Perhaps thats your opinion, but battery life aside the alphas have been pretty stable for me. Not to mention given how slow manufactures can take to issue updates, we'll most likely have it before many other tablets do.

Not to mention, this is a custom rom. If you're complaining about bugs, you're doing it wrong.


----------



## juicy

He said he got past that one issue he was talking about if you keep up with his twitter. It may be a while but will definitely be worth the wait

Sent from my DROID BIONIC using Tapatalk


----------



## dekyle

Also shouldn't the bugs related to hardware be minimal? I thought the drivers that were established for CM7 could carry over for the most part to ICS


----------



## D4RkNIKON

I am hoping ICS is released soon because I am selling my Touchpad to my brother and I hope I can install ICS on it for him before christmas.


----------



## cme4oil

D4RkNIKON said:


> I am hoping ICS is released soon because I am selling my Touchpad to my brother and I hope I can install ICS on it for him before christmas.


Wtf you're "SELLING " it to him for Christmas??? Nice one, wish I could sell people Christmas gifts. Lol


----------



## pgzerwer2

jackychan said:


> you won't regret, i figure out it is not worth for waiting. when ICS come out, it will be full of bugs again. And the another one or two months for ICS A2, and then another one or two months for ICS A3. And then still full of bugs......


Of course, you won't regret it! There are many $150 32 gb tablets out there running 1.2 ghz dual core processors and a completely free ROM with great support from both developer and user communities that help you overcome almost any serious problems! Sorry, is my sarcastic side showing?


----------



## schwatter

nah not really


----------



## kaede

pgzerwer2 said:


> Of course, you won't regret it!
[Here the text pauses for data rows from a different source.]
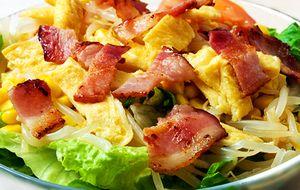 Salata_cu_omleta_muguri_de_soia_si_bacon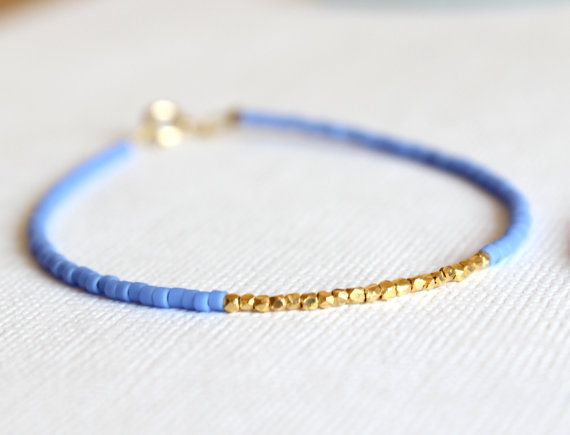 Or rempli Bracelet - 14kt or rempli Bracelet - Bracelet bleu perlé et or Vermeil - Bracelet minimaliste Ce Bracelet Dainty est très élégant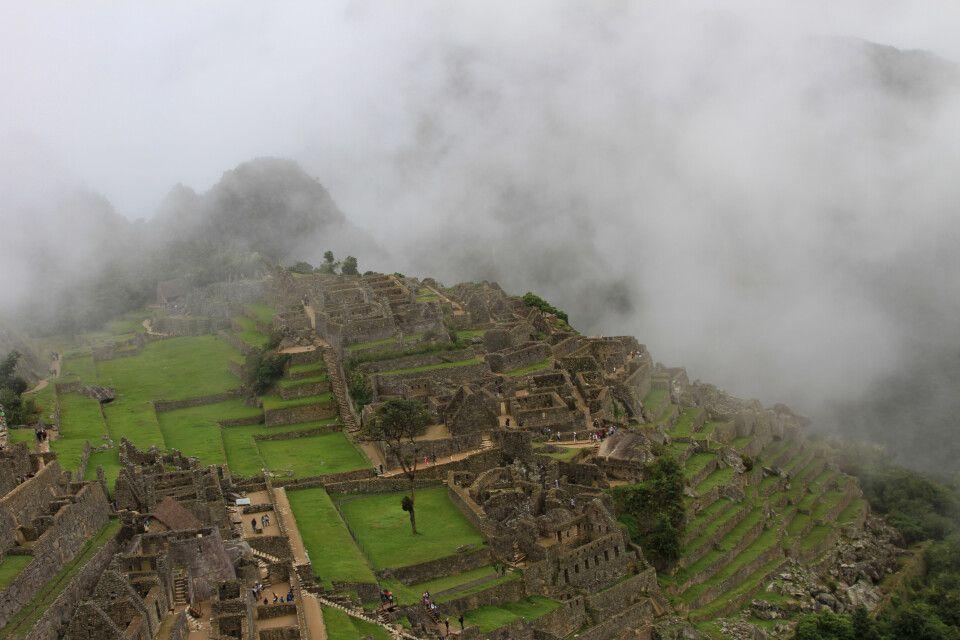 Der mystische Nebel verzieht und lässt die Inkastätte Machu Picchu hervorscheinen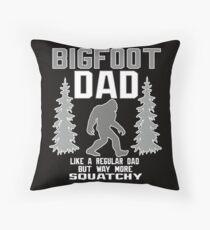 Bigfoot Dad Sasquatch Dekokissen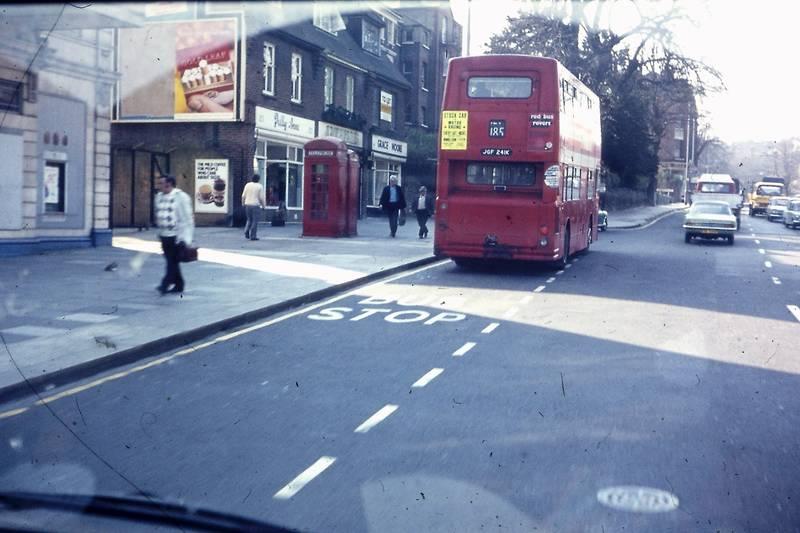 bus, busline, KFZ, Linksverkehr, london, stadt, Stop, Telefonzelle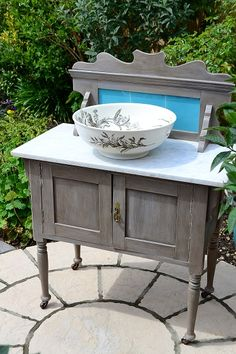 Old Victorian wash stand with white marble, painted, distressed and varnished using Annie Sloane chalk paint - French Linen with dark wax to age. Lounge Furniture, Custom Furniture, Cool Furniture, Painted Furniture, Furniture Refinishing, Furniture Ideas, Antique Wash Stand, Wall Cupboards, Master Bath Remodel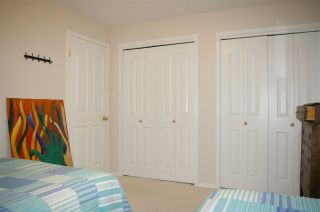 Photo 28: 10 9731 174 Street in Edmonton: Zone 20 House Half Duplex for sale : MLS®# E4236786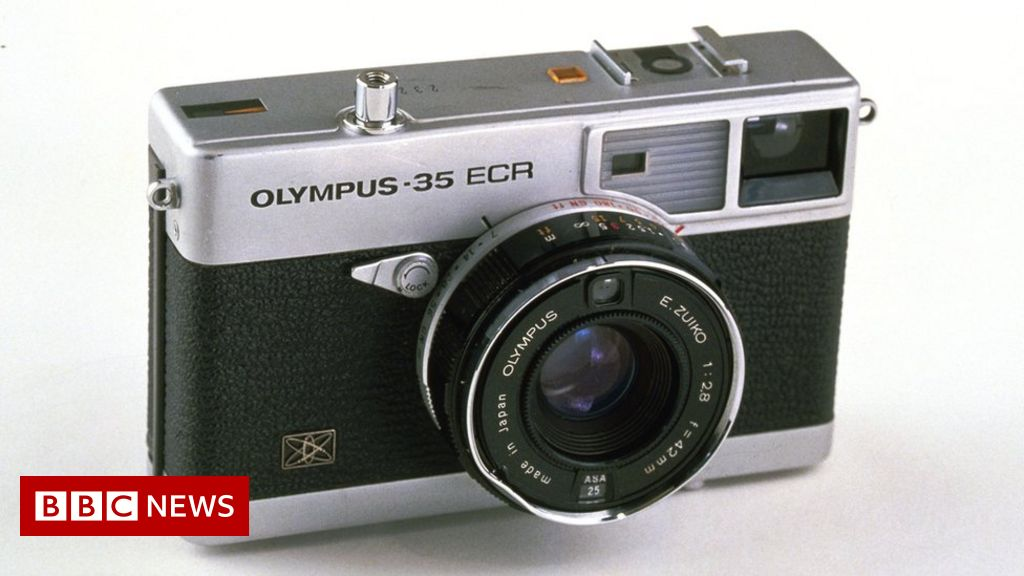 Photo of Olympus quits camera business after 84 years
There are many $150 32 gb tablets out there running 1.2 ghz dual core processors and a completely free ROM with great support from both developer and user communities that help you overcome almost any serious problems! Sorry, is my sarcastic side showing?


relax man. it's his own decision. for me personally it's worth the wait. if you have extra cash off course always easier to go for factory ROM(preinstalled with ICS). but somehow you got those excitement running it not on the "official" way. thats for me tough


----------



## Redflea

kaede said:


> relax man. it's his own decision. for me personally it's worth the wait. if you have extra cash off course always easier to go for factory ROM(preinstalled with ICS). but somehow you got those excitement running it not on the "official" way. thats for me tough


We are the rebel alliance...


----------



## juicy

I don't understand how people can complain about updates and stuff if its free ... it baffles me everyday when I see people bitching and complaining about a3 glitches and whatnot. Its one thing to report the bug, its another thing to rant about it.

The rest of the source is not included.